**Supplied text:**

Community in West Perth, Ontario, Canada

Mitchell is a community in the municipality of West Perth, part of Perth County, Ontario, Canada. It is located at the intersection of Ontario Highways 8 and 23, 20 km northwest of Stratford, and 60 km north of London. Mitchell is no longer a separate entity. On January 1, 1998, the town amalgamated with the neighbouring Townships of Logan, Fullarton, and Hibbert to form the new Municipality of West Perth. As of 2016, the former town of Mitchell has a population of 4,573 in a land area of 4.81 km2; it has 1,827 occupied private dwellings.

== History ==
Mitchell was named for a settler of the same name who built a small shanty on the nearby Thames River. "Perhaps the only place name in Ontario named for a negro". Post office opened in 1842.

According to a historic plaque erected by the Province, the Canada Company laid out a town plot (Mitchell) on the Huron Road in 1836. In 1837 a log building was built by William Hicks along Huron Road; this was the first settlement in the area. A sawmill was built in 1842, and in 1845, stores and other mills opened. By 1851 the population had reached 150. Mitchell was incorporated as a Village in 1857, after the railway reached the area. Mitchell became a Town in 1874, with a population of 2000. The first mayor was Thomas Matheson. A waterworks system was built in 1889; roadways and sidewalks were paved. Electricity arrived in 1889. By 1901, the population had grown to 2,200. In 1918, a large new elementary school was necessary. A high school was built soon after.

== Economy ==
The town's major employers include Parmalat Canada (the former Stacey Brothers creamery), a producer of dairy products, and Cooper Standard Automotive, the Canadian centre for the American company's automotive parts research and development program. Mitchell is an agricultural service centre, surrounded by high-quality farmland. Great Lakes Specialty Meats, a pork producer, has expanded significantly with assistance from Agriculture and Agrifood Canada. In 2011, Mitchell's average per person income was $40,688.

**Stored data:**
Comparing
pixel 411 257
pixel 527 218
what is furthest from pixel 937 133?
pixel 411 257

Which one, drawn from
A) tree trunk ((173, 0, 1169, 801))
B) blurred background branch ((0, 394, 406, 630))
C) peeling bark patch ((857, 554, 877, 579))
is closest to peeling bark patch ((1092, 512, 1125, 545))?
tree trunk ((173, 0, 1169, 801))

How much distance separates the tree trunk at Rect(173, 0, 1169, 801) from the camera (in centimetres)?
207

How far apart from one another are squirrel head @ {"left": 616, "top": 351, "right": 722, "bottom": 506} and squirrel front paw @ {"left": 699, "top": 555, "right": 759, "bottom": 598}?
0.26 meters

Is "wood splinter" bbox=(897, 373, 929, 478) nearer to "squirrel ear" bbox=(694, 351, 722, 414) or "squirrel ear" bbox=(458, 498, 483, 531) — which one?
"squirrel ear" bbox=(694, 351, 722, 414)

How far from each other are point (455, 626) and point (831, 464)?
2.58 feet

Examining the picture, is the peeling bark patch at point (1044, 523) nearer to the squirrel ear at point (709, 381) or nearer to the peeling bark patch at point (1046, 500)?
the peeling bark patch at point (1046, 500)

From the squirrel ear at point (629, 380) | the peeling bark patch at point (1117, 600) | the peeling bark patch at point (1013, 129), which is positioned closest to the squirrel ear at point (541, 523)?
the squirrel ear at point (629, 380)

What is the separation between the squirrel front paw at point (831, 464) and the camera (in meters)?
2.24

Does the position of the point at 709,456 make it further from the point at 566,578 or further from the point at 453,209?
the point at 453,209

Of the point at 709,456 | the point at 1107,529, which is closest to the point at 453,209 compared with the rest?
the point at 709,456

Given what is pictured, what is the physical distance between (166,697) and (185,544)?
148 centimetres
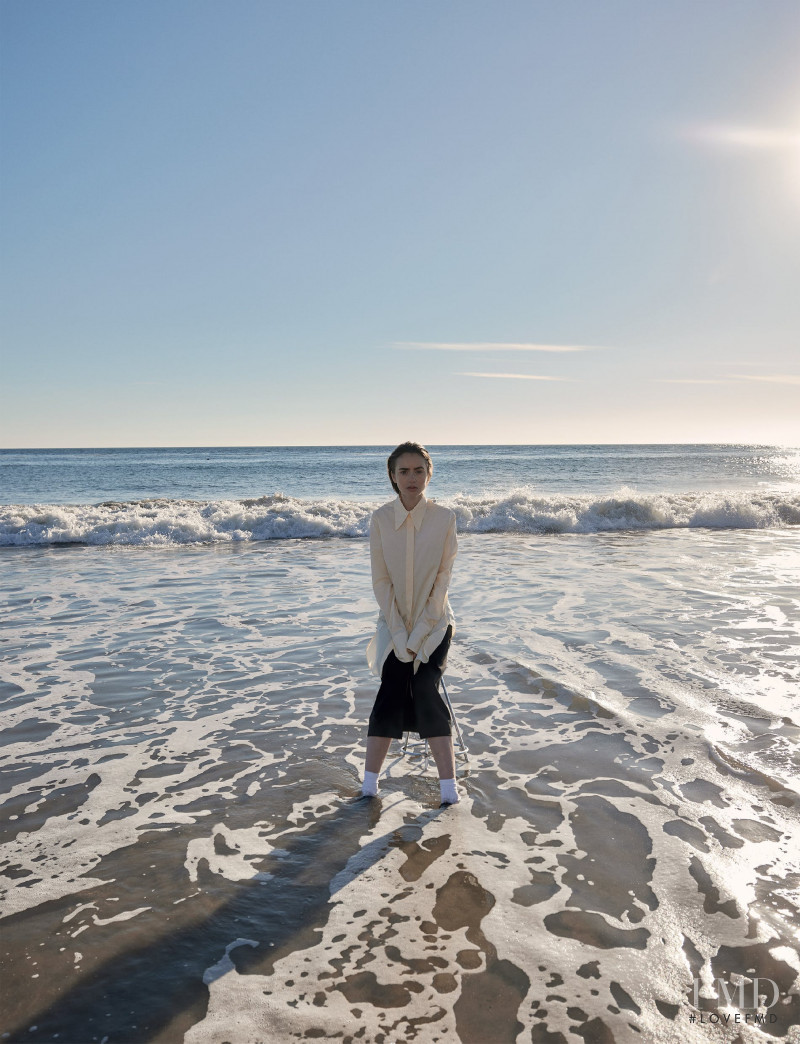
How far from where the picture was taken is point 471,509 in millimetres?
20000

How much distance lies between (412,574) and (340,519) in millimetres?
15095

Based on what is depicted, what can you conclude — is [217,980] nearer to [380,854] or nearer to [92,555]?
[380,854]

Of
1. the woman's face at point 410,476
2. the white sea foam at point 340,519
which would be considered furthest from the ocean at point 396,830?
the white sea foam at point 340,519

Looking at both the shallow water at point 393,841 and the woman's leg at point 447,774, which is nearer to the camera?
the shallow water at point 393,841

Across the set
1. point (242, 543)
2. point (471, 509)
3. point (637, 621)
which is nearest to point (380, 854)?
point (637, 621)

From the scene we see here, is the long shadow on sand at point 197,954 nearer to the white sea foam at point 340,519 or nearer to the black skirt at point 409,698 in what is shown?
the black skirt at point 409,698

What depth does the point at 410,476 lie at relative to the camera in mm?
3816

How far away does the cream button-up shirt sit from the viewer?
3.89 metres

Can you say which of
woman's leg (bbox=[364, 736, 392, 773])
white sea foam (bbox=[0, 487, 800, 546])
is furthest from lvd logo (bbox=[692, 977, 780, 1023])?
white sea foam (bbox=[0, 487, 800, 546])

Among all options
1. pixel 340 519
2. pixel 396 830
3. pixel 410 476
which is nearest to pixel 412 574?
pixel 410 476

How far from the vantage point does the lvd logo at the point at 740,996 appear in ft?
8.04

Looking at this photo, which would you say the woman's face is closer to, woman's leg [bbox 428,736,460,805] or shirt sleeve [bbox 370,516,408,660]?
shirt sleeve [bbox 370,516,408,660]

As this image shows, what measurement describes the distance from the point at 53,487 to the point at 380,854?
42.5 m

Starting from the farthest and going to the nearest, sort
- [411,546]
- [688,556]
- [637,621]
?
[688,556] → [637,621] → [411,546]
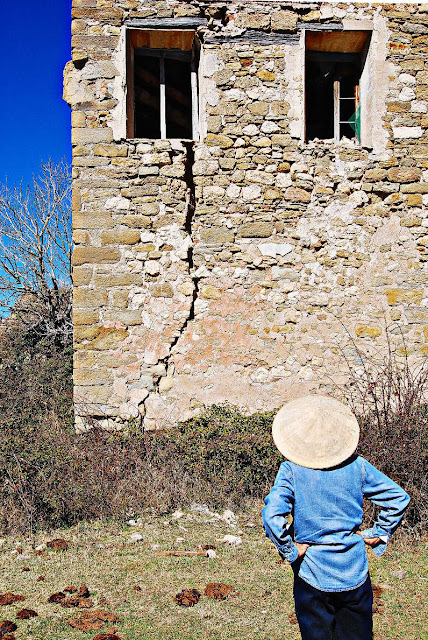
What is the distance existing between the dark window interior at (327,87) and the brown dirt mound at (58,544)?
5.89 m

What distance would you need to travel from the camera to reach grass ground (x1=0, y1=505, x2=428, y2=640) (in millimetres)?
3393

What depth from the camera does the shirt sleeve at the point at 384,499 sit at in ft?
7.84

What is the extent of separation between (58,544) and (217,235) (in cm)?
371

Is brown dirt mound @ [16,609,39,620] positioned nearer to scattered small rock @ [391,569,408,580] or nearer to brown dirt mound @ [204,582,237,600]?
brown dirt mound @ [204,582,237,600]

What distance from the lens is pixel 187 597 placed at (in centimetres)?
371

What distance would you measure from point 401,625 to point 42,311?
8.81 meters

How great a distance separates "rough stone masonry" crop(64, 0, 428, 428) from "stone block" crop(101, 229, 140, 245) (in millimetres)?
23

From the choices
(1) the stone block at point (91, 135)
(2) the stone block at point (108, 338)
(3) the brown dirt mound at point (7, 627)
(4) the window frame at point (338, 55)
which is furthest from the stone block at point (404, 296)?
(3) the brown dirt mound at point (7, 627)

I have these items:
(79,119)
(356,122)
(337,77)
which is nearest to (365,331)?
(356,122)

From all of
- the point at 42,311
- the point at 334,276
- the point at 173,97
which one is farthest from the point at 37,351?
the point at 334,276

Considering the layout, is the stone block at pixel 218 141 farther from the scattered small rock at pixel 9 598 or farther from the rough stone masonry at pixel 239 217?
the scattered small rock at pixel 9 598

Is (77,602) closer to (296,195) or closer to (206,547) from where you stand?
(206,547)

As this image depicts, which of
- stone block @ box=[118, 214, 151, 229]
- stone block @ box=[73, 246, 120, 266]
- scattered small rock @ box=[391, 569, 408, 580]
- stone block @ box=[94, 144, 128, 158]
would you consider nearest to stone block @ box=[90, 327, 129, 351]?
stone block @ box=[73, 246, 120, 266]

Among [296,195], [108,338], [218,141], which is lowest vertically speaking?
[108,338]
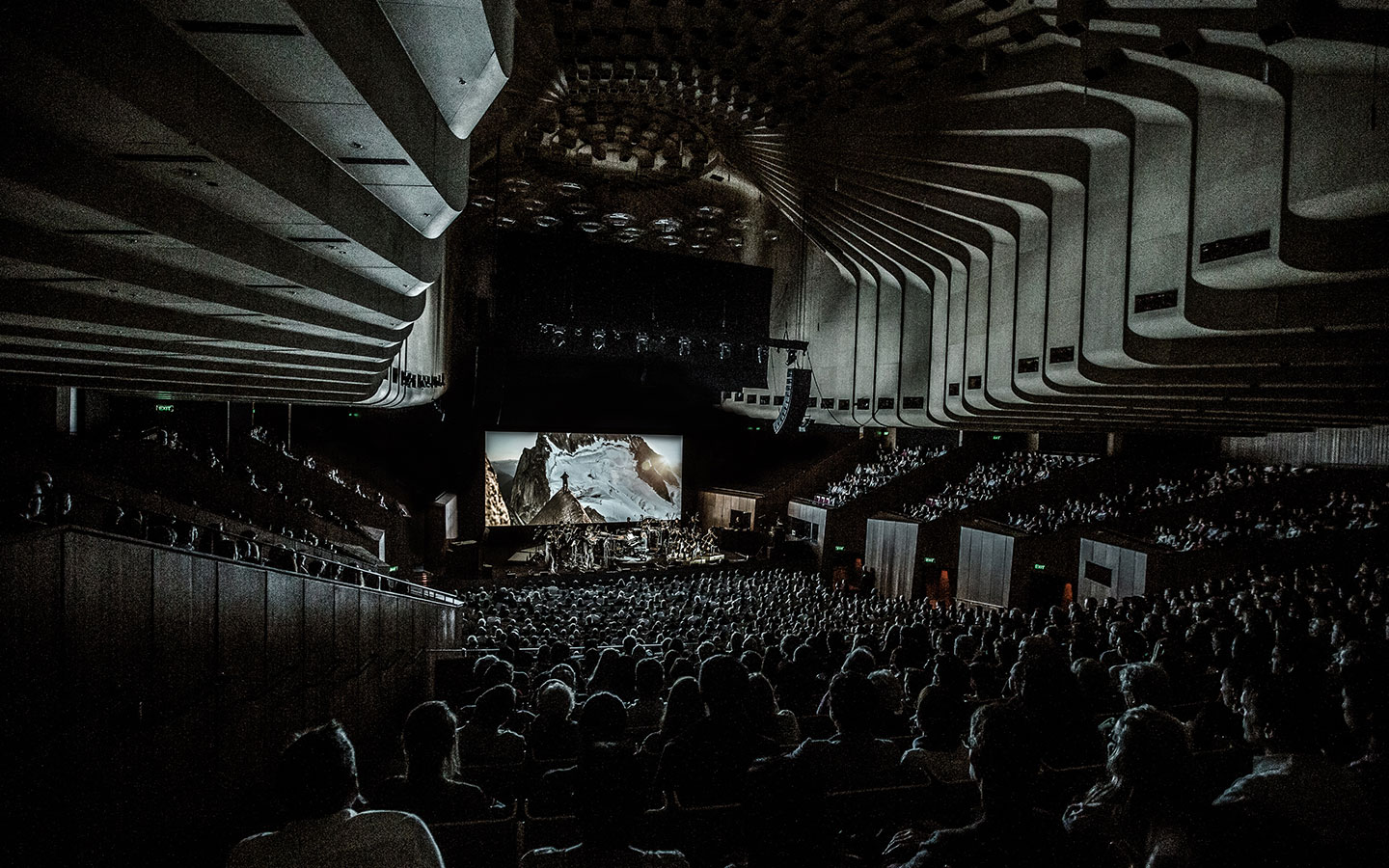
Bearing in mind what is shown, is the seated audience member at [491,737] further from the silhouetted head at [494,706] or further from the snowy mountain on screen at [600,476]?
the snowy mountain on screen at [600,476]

**Study questions:**
[1] According to the text about Mitchell, Ontario, in what year did Mitchell become a Town?
[2] Continue the text about Mitchell, Ontario, from where it stops.

**Results for each task:**
[1] 1874

[2]
== Municipal government ==
Mitchell is part of the Municipality of West Perth and governed accordingly. The Municipality has a Mayor, Deputy Mayor and nine Councillors; three of these represents the Mitchell Ward. The current Mitchell councillors are Phillip O'Donnell, Murray Rose and Doug Feltz. The Mayor is Walter McKenzie, and the Deputy Mayor is W. Dean Trentowsky.

== Sports ==
Mitchell has a number of hockey, baseball, and ringette teams, and is home to the Mitchell Hawks, a junior hockey team that plays in the PJHL.

Mitchell is the birthplace of professional ice hockey player Howie Morenz. He began his career with the Mitchell Juveniles, 1917–18, and moved to Stratford where he played with several teams there. In 1923 he joined the Montreal Canadiens of the National Hockey League. He remained in the League for 14 years, 12 with Montreal. In 1950 Morenz was voted the outstanding hockey player of the half century by Canadian Press. He was one of the initial nine inductees into the Hockey Hall of Fame.

== Education ==
In the educational sector, Mitchell has two schools, Upper Thames Elementary and Mitchell District High School.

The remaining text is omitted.